By the time I took my second journey, to live as an expatriate, I had enough experience and knowledge to understand the rules of the game. Experienced journalists told me that Rhodesian authorities would put me on the next plane out of the country if I declared myself as a journalist on entry. So I arrived as a student/tourist. I quickly connected with other young expatriates who explained to me the country’s work permit process. This knowledge allowed me to apply for work at the local newspaper company, demonstrate my experience, and receive a job offer. Then, with a job offer in hand, and knowledge of the immigration rules, I applied for a work visa — and obtained landed status — with the visa marked “journalist”.
This visa allowed me to live in the country through the end of the civil war, and survive a run-in with the authorities, who got wind that I wasn’t exactly writing wonderful pro-Rhodesian stories for a Canadian news service. (I’ve never had a racist bone and, well, Rhodesia was a time-warp experience; think of Mississippi in the 1950s.)
But, heck, I had a work permit. I told the police officers I would not cause more trouble, stopped writing (temporarily) for overseas audiences, and focused on trying to learn — and failing miserably — the art of motorcycle maintenance.
Of course, back at home, people thought I was really daring and adventurous, and I suppose, from the perspective of individuals who would never think of heading off to Africa in a war-time situation, I was doing some wild things. But a few facts get in the way of this picture.
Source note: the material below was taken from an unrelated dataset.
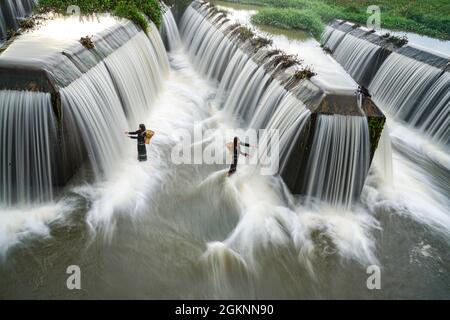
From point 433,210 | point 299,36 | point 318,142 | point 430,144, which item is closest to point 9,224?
point 318,142

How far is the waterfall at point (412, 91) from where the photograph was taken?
17469 mm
As a “new immigrant” I had a military service exemption, which conveniently lasted long enough to allow me to avoid any risk of actually being required to serve in any form of armed force. I stayed in the city and avoided any sort of trouble. (And remember, I wasn’t racist, and while I could live comfortably with the whites, local black people also could see my values.)
When I returned home, even in the height of a recession, opportunities beckoned, in part because people perceived this risk-taking spirit. I allowed them to think that, though I’ve known many people who have done far riskier things (like smoking or filling up on endless oversized portions of junk food.)
Nevertheless, the lessons learned here have shaped my approach to business and marketing:
Specialized knowledge is the golden sword
If we know about our trade, industry, craft, or business aspects to the point that we are true experts — where we really have mastered our skills — we can understand our specialized environment, and then apply the knowledge in ways that appear risky, but are really rational.
Diverse talents and interests (with intense focus) help on the risk profile
If we can combine two specialized knowledge elements, we gain an edge. Knowledge of journalism and Africa allowed me to become a foreign correspondent/expatriate.
Deliberate action is vital
There comes a time when we need to dive into the unknown. I wish I could provide the exact point where the knowledge acquisition process should be combined with action, but this is not always easy to define. However, I can confidently say that if you have decided to combine two specialized talents (where your knowledge is validated by others around you) into a seemingly daring action, your chances of success are extremely high. I’d go for it.
Take note of your two really strong strengths and then think of how you might combine these in some activity or initiative (in this blog’s context, within the marketing sphere). Then proceed. You almost certainly will succeed beyond your dreams, and if things don’t go quite right anywhere along the way, your specialized knowledge will help you navigate the process and escape unscathed.